Le Conseil d’administration de la Banque des États de l’Afrique Centrale (BEAC) s’est réuni le 6 octobre 2025 à Malabo, en République de Guinée équatoriale, sous la présidence de Monsieur Ivan Bacale Ebe Molina, Ministre des Finances, de la Planification et du Développement Économique. Cette session ordinaire intervient à un moment charnière pour la zone CEMAC, où les économies cherchent à concilier stabilité monétaire, reprise de la croissance et réformes structurelles profondes.

La rencontre de Malabo a permis de dresser un état des lieux complet de la situation macroéconomique régionale et de débattre des orientations futures de la politique monétaire, alors que la BEAC s’apprête à engager une nouvelle phase stratégique à l’horizon 2030. Les administrateurs ont passé en revue l’exécution des résolutions précédentes, approuvé les rapports du Comité d’audit et du Collège des censeurs, et validé les états financiers pour l’exercice clos au 31 décembre 2024. Ces travaux traduisent la volonté de renforcer la transparence et la gouvernance interne au sein de l’institution.

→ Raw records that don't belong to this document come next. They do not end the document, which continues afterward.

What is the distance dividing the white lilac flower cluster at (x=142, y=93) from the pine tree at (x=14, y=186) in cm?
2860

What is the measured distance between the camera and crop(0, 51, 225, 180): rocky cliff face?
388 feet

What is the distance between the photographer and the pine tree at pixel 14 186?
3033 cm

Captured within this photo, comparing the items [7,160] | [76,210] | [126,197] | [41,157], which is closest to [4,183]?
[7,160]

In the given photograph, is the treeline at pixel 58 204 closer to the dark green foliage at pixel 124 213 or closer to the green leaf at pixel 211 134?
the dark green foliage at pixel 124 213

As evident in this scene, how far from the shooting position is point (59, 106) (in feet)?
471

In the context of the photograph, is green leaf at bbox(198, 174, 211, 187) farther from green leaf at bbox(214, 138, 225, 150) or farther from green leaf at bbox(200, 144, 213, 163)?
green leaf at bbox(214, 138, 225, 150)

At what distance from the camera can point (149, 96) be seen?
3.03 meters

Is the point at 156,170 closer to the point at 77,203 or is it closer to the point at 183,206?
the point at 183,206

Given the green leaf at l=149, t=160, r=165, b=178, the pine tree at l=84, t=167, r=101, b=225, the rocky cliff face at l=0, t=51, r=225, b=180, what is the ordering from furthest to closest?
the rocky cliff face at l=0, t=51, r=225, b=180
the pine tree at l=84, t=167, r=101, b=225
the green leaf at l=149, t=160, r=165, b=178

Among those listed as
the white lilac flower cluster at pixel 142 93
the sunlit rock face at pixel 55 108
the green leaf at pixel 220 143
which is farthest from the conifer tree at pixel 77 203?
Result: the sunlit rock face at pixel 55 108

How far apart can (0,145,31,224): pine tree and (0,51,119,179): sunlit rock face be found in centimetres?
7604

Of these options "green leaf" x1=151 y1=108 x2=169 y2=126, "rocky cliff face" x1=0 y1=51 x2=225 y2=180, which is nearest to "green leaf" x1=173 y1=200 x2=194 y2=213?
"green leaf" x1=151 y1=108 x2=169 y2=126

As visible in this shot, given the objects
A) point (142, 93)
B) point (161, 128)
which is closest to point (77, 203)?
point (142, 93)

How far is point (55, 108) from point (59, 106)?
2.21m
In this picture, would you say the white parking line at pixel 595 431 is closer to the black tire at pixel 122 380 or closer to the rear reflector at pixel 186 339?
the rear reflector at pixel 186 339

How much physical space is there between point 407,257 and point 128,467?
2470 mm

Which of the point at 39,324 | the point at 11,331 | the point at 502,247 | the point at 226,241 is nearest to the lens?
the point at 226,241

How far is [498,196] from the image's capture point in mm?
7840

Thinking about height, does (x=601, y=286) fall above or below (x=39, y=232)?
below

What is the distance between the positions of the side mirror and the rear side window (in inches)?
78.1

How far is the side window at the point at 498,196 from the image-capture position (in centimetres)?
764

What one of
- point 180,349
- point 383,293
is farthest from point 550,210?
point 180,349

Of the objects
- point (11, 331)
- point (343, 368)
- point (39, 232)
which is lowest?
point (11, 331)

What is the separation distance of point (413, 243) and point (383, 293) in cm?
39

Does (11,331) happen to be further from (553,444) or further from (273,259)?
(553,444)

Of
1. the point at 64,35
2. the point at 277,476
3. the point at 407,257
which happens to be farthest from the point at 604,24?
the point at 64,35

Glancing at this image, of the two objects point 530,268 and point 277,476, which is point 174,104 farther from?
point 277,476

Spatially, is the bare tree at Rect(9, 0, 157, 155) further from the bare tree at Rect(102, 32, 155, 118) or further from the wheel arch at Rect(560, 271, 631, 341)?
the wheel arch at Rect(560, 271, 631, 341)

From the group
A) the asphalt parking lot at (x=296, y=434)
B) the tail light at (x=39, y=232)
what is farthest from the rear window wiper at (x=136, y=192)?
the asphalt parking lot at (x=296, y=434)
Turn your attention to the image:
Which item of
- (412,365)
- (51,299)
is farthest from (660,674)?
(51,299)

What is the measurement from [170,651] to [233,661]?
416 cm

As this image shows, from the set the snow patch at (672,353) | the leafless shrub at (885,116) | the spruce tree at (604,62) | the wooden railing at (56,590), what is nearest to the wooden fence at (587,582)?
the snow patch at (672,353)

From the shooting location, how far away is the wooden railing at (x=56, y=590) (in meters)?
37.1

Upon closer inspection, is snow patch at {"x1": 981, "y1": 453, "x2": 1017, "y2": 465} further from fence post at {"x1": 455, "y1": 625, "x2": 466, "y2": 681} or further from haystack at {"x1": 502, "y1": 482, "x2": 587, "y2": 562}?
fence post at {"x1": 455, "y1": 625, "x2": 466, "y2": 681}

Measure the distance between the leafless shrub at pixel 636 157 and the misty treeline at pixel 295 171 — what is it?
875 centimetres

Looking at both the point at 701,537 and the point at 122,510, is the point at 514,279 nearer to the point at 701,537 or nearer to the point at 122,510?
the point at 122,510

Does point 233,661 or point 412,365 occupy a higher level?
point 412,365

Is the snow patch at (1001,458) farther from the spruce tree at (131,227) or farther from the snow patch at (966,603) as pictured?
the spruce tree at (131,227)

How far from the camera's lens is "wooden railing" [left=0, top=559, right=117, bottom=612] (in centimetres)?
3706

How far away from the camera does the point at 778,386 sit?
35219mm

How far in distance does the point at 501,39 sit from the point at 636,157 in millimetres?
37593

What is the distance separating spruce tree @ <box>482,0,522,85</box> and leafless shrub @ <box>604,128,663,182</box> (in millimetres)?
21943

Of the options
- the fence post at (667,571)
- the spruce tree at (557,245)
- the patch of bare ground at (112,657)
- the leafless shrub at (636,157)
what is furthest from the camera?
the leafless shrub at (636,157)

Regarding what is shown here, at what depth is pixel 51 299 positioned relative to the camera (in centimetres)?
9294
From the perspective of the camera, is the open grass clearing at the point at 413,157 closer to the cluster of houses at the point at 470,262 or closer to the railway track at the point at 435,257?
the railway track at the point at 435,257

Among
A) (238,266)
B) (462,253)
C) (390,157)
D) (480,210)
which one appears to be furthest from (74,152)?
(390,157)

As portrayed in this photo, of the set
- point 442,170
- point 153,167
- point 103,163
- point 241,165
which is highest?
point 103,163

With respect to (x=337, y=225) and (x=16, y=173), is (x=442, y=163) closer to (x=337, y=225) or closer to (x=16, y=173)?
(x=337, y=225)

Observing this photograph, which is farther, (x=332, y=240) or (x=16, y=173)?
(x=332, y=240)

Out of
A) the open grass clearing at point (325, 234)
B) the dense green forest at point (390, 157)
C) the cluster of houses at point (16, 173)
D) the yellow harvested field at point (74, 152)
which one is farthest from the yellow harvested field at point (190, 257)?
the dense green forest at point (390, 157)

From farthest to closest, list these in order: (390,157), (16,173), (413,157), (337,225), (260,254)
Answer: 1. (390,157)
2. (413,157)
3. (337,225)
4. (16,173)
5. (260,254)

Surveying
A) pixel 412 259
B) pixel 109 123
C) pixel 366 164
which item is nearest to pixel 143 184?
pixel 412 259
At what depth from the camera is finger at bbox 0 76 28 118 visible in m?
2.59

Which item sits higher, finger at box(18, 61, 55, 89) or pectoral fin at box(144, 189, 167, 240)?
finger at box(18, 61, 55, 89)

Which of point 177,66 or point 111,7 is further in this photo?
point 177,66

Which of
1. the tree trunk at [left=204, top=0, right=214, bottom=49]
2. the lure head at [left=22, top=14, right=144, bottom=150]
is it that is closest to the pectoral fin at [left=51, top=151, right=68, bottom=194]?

L’un des points majeurs de la session a porté sur l’adoption d’une stratégie de renforcement des fonds propres de la BEAC pour la période 2025-2030. Ce dispositif vise à consolider la solidité financière de la banque centrale, à renforcer sa capacité d’intervention et à soutenir la mise en œuvre de son ambitieux programme d’investissement institutionnel et immobilier. Ce plan s’inscrit dans la continuité du repositionnement de la BEAC en acteur de stabilité et d’intégration financière au sein de la CEMAC.

La réunion a également été l’occasion d’adopter plusieurs réformes réglementaires d’envergure destinées à moderniser le cadre bancaire régional. Le Conseil a ainsi approuvé un règlement sur les Caisses de Dépôts et Consignations (CDC) de la CEMAC, un outil essentiel pour canaliser l’épargne publique et privée vers le financement de long terme. Il a aussi validé un texte encadrant la gestion des comptes inactifs et des avoirs en déshérence dans les établissements de crédit placés sous la supervision de la Commission bancaire de l’Afrique centrale (COBAC). Ces mesures visent à améliorer la transparence, protéger les déposants et assainir davantage le secteur financier sous-régional.

Sur le plan monétaire, les discussions ont mis en évidence un contexte favorable à un assouplissement prudent de la politique de taux. La baisse récente de l’inflation et la remontée des réserves extérieures offrent une marge de manœuvre à la BEAC pour soutenir le crédit sans compromettre la stabilité des prix. La zone CEMAC affiche en 2025 une croissance projetée de 2,9 %, contre 2,6 % en 2024, portée par la reprise des activités non pétrolières et par un environnement macroéconomique plus stable. Cependant, la vigilance reste de mise face aux tensions budgétaires et aux incertitudes géopolitiques mondiales qui continuent de peser sur les économies de la région.

Les administrateurs ont insisté sur la nécessité d’une meilleure coordination entre les politiques monétaires et budgétaires des États membres. Le respect des critères de convergence, la discipline dans la gestion de la dette publique et l’amélioration du climat des affaires sont des prérequis essentiels pour garantir l’efficacité des réformes engagées. La coopération renforcée avec le Fonds monétaire international et les partenaires techniques demeure un pilier central de cette stratégie.

En toile de fond, la session de Malabo marque une étape importante dans la montée en puissance institutionnelle de la BEAC. L’institution veut désormais conjuguer solidité financière, crédibilité monétaire et transparence réglementaire, tout en soutenant la transformation structurelle des économies de la CEMAC. Le défi consistera à trouver l’équilibre entre flexibilité et rigueur, entre politique de soutien à la croissance et préservation de la stabilité monétaire.

En conclusion, la BEAC affiche à travers cette session sa volonté d’incarner une banque centrale moderne, proactive et résiliente. En posant les bases d’un cadre réglementaire renforcé et d’une gouvernance rénovée, elle se positionne comme un levier majeur de la stabilité et de la transformation économique de la sous-région. La réunion de Malabo ne fut pas seulement une formalité administrative, mais le signal d’un nouveau cycle où la banque centrale veut conjuguer souveraineté monétaire, crédibilité institutionnelle et innovation financière.